Estimation of the potential overall impact of human papillomavirus vaccination on cervical cancer cases and deaths

Volume 32, Issue 7, Pages 755-896 (7 February 2014)

Estimation of the potential overall impact of human papillomavirus vaccination on cervical cancer cases and deaths
Original Research Article
Pages 733-739
Georges Van Kriekinge, Xavier Castellsagué, David Cibula, Nadia Demarteau
Human papillomavirus (HPV) vaccination offers potential for primary prevention of HPV-related pre-cancers and cancers as demonstrated in clinical trials. Mathematical models have estimated the potential real-life impact of vaccination on the burden of cervical cancer (CC). However, these are restricted to evaluations in a limited number of countries.

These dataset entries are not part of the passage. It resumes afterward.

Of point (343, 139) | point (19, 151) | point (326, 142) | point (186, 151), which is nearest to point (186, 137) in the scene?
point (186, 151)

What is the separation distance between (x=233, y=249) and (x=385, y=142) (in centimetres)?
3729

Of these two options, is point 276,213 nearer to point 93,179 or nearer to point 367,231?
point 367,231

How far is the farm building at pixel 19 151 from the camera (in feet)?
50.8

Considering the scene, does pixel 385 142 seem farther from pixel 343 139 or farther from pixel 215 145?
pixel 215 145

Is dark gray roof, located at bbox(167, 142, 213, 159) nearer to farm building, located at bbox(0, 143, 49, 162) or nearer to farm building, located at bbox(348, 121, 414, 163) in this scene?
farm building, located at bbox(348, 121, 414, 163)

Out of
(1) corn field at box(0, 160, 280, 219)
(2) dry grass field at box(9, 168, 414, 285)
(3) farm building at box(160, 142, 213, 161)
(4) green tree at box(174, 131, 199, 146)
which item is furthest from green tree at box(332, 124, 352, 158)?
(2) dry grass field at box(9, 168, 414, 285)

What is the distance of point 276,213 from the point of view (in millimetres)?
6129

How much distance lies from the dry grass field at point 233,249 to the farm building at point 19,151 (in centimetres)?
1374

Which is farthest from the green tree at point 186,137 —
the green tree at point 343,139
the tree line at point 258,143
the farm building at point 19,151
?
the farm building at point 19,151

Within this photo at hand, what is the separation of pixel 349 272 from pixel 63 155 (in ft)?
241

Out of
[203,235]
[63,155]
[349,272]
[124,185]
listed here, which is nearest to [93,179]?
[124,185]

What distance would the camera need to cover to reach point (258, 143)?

Potential decline in CC cases and deaths with the AS04-adjuvanted HPV-16/18 vaccine of young girls naïve to HPV, was estimated at steady-state (vaccine coverage: 0–100%) based on clinical trial and country-specific incidence data. Data on vaccine efficacy were taken from the end of study PATRICIA trial of the AS04-adjuvanted HPV-16/18 vaccine. The numbers of cases and deaths due to HPV-16/18 were estimated and compared with those due to any HPV type to estimate the additional cases prevented. This difference estimates CC cases and deaths avoided due to protection against non-vaccine HPV types. Cost-offsets due to reductions in CC treatment were estimated for five countries (Brazil, Canada, Italy, Malaysia and South African Republic) using country-specific unit cost data. Additionally, cervical intraepithelial neoplasia grade 2 or 3 (CIN2/3)-related burden (cases and treatment costs) prevented by vaccination were estimated for two countries (Italy and Malaysia).

HPV vaccination could prevent a substantial number of CC cases and deaths in countries worldwide, with associated cost-offsets due to reduced CC treatment. Cross-protection increased the estimated potential number of CC cases and deaths prevented by 34 and 18% in Africa and Oceania, respectively. Moreover, vaccination could result in a substantial reduction in the number of CIN2/3 lesions and associated costs.

HPV vaccination could reduce the burden of CC and precancerous lesions in countries worldwide, part of disease burden reduction being related to protection against non HPV-16/18 related types.